Десяти лет не прошло со времени бомбежек косовских византийских храмов-жемчужин самолетами НАТО, и не в войну — в цивилизованной
цветущей Европе. И никто так и не пришел в ужас, и запропагандированные прессой уже “нового эона” обыватели одобряли…
Хуже того, сербов сломали, перемололи, и они сами — в большинстве своем — стремятся теперь в тот “протекторат”, который им уготовили их бомбившие.
Начинаю пугаться своих снов: они населены неизвестными мне наяву персонажами: они действуют, формуют сюжеты, они телесны и у них свои лица. Иногда в действии сна сам я даже и “не просматриваюсь”, во всяком случае, проснувшись, себя не помню.
Масонская тема имеет консистенцию вара — в ней увязаешь. Тему еврейскую Солженицын одолел. А масонскую постарался обойти. Об этой важной компоненте Русской, и Французской, и мировой Революции он почти не сказал.
Как не заметил я, в сущности, компьютерно-сетевой революции, так полупросмотрел по рассеянности и из брезгливости нарождение (отчасти связанное и с ней) новой культуры, своим безобразием никак не уступающей соцреалистической (по необходимости, кстати, намного более целомудренной). Безбожная пустота, отсутствие нравственного идеала и вполне неряшливое качество исполнения — ее обязательные признаки (во всяком случае, первые два, третий… есть еще “старички”, пробующие стилистически и даже интонационно тягаться с Набоковым).
Но все больше словесного поноса и азартной игры с возможным заказчиком (у Гандлевского, кстати, при всех его “цветах зла”, такой идеал есть: это человеческая, экзистенциальная — назло всему — порядочность).
21 мая —
славный памятный день! Долгая длинная прогулка по променаду в
St. Germain-en-Laye. Древняя тенистая лесопарковая аллея, упирающаяся
в каменную кладку стены. В стене дверца, и в ней в солнечном мареве — крошечная Эйфелева башня на горизонте.
С. Д. Толь. “Ночные братья”, М., 2000. Мих.
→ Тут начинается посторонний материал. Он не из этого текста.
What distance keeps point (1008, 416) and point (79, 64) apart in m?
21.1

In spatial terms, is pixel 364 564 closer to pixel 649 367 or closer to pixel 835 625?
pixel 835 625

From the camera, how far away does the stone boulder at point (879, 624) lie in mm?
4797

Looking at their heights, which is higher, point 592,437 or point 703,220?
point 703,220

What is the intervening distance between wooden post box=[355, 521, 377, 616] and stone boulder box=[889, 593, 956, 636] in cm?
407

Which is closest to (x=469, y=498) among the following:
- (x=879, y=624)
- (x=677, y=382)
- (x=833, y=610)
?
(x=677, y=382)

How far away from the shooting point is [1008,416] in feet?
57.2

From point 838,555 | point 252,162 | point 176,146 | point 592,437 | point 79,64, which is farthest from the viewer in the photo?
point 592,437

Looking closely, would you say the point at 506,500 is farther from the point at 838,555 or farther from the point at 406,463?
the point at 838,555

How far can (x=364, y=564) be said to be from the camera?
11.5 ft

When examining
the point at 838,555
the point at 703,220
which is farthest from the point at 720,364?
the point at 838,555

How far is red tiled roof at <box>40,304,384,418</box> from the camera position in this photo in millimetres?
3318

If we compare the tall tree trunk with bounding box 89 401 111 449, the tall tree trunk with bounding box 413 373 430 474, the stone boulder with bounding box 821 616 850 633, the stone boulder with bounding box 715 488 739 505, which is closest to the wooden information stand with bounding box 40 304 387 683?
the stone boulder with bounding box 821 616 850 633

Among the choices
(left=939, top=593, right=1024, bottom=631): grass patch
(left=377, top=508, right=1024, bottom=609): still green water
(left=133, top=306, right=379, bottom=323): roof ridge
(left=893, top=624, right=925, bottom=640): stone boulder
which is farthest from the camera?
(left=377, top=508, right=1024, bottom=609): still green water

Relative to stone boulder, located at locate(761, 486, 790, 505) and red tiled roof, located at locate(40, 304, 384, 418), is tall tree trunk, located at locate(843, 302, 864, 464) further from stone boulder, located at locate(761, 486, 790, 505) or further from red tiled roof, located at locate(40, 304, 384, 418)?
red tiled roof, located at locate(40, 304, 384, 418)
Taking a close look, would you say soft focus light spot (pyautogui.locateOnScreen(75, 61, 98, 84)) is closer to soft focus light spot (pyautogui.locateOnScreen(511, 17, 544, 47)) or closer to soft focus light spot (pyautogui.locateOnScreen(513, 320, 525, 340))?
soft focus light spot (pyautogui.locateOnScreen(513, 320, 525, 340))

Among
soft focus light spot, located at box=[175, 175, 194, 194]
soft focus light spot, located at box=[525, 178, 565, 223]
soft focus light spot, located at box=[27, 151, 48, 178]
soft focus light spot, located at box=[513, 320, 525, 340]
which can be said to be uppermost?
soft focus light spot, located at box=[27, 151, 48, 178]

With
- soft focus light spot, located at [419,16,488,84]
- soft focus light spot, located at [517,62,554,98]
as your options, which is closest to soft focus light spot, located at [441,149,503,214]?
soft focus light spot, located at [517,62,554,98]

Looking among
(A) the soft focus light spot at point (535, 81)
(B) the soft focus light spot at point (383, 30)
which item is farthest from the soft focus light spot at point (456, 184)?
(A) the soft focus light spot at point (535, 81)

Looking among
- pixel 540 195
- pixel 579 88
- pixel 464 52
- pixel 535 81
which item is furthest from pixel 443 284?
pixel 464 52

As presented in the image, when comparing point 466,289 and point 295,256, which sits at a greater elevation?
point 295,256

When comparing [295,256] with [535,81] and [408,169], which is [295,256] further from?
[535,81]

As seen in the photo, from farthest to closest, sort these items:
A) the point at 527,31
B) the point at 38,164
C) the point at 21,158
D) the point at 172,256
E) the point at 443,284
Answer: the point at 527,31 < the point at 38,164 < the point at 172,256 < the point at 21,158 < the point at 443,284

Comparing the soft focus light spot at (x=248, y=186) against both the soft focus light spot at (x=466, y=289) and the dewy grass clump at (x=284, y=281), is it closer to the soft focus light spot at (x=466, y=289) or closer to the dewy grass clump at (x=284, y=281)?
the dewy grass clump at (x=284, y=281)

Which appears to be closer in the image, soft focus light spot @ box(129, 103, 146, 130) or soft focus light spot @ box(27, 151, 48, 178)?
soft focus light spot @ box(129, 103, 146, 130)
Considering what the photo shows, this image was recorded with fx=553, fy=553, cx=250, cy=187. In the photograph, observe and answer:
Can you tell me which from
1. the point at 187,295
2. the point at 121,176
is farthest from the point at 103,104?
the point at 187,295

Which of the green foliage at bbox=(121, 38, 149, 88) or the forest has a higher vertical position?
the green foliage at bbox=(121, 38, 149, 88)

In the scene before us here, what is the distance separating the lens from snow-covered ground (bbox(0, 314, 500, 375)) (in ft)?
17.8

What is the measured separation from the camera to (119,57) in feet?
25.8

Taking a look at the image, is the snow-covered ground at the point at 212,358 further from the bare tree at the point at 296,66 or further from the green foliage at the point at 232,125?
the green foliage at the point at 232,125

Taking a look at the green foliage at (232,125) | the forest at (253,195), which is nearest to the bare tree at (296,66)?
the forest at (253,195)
Смолин в предисловии пишет, что в случае удачи декабристского заговора “Оптину пустынь (как и другие монастыри) разорили бы на сто лет ранее и убили бы ее старчество в самом зародыше, а такие монахи, как преподобный Серафим Саровский или святитель Филарет Московский, открыли бы сонм новомучеников уже в XIX столетии”. Это правда.
23 мая.
Перечитал — лет эдак через 50 — “Каштанку”. Рассказы и повести “от лица” животных мне особенно раздирают душу (“Холстомер”, “Верный Руслан”).
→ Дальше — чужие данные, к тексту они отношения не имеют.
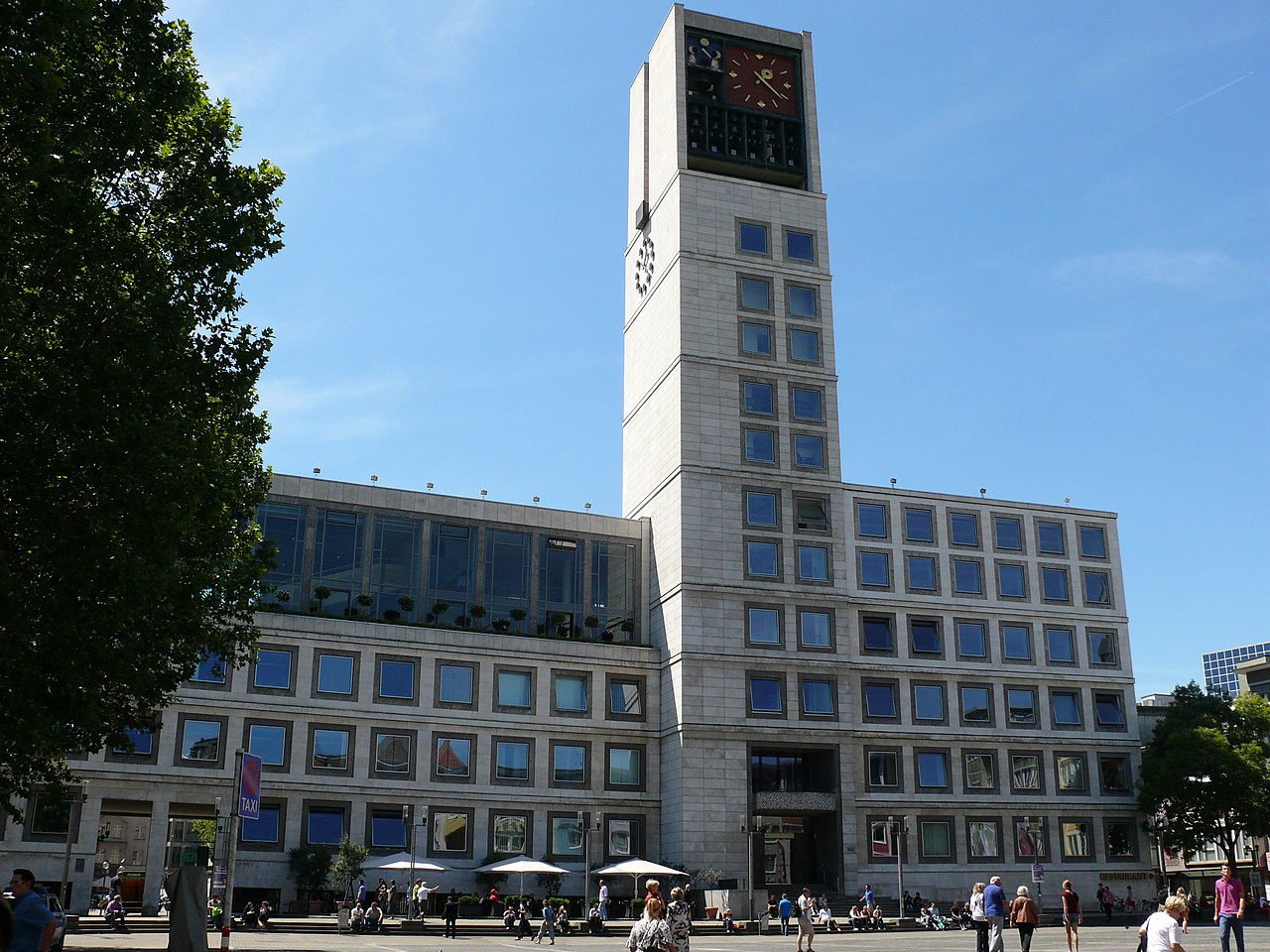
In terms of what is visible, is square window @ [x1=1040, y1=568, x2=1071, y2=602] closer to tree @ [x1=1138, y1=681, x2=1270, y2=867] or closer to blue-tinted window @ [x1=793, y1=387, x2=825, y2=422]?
tree @ [x1=1138, y1=681, x2=1270, y2=867]

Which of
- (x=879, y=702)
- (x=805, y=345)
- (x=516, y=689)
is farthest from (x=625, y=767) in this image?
(x=805, y=345)

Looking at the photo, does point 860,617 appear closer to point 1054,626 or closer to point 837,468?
point 837,468

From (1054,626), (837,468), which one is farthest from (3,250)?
(1054,626)

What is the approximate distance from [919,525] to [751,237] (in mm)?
21698

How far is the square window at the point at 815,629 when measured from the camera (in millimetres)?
73375

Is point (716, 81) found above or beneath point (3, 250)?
above

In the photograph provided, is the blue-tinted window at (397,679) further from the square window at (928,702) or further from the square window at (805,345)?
the square window at (928,702)

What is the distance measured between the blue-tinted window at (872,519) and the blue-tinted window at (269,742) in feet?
122

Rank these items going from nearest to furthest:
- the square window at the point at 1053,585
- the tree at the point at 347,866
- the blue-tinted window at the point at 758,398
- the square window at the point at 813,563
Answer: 1. the tree at the point at 347,866
2. the square window at the point at 813,563
3. the blue-tinted window at the point at 758,398
4. the square window at the point at 1053,585

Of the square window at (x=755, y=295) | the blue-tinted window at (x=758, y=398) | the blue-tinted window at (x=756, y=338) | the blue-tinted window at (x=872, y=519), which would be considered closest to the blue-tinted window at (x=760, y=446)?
the blue-tinted window at (x=758, y=398)

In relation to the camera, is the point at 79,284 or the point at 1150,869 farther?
the point at 1150,869

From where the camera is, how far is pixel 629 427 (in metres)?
84.2

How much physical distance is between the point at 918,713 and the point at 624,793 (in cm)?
1918

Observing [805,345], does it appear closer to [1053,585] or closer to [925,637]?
[925,637]
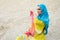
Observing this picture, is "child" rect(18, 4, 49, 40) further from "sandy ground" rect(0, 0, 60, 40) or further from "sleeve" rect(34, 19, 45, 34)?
"sandy ground" rect(0, 0, 60, 40)

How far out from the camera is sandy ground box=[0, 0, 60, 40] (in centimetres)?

И это — какой сильный рассказ. А дрессировщик — самая трагическая фигура. Еще и потому — что с той минуты как в цирке вдруг раздалось, позвали “Каштанка!”, он “исчезает” вовсе, словно его и не было. Прием новейшего времени. Толстой, Достоевский обязательно еще что-нибудь о нем бы добавили.
Бывает же такое на свете — сегодня первое, что прочитал в Интернете: в Питере из Драматического театра сбежала Каштанка, уже несколько лет игравшая там “себя” в спектакле по Чехову.
26 мая.
Каждая революция направлена на все большее уплощение человека и высвобождение мира от христианских смыслов. Мое поколение пережило две революции: сексуальную 1968 года, застрельщиком которой была Франция (приблизившая тем самым кончину своей культуры), и технотронно-компьютерную, телекоммуникативную — “освободившую” человека от книжно-эпистолярной культуры (и обе освободили его от значимого искусства). Революции эти были бескровные, отчасти перманентные — потому даже как бы и незаметные. При первой я сидел за железным занавесом, был молод, а потому не понимал ничего, довольствуясь отголосками ее антуража: длинные волосы и т. п. Вторую просмотрел по рассеянности и отсутствию технических интересов. Так что вроде бы прожил в “мирное” время. А на самом деле — во время колоссального сдвига в сторону “финиша”.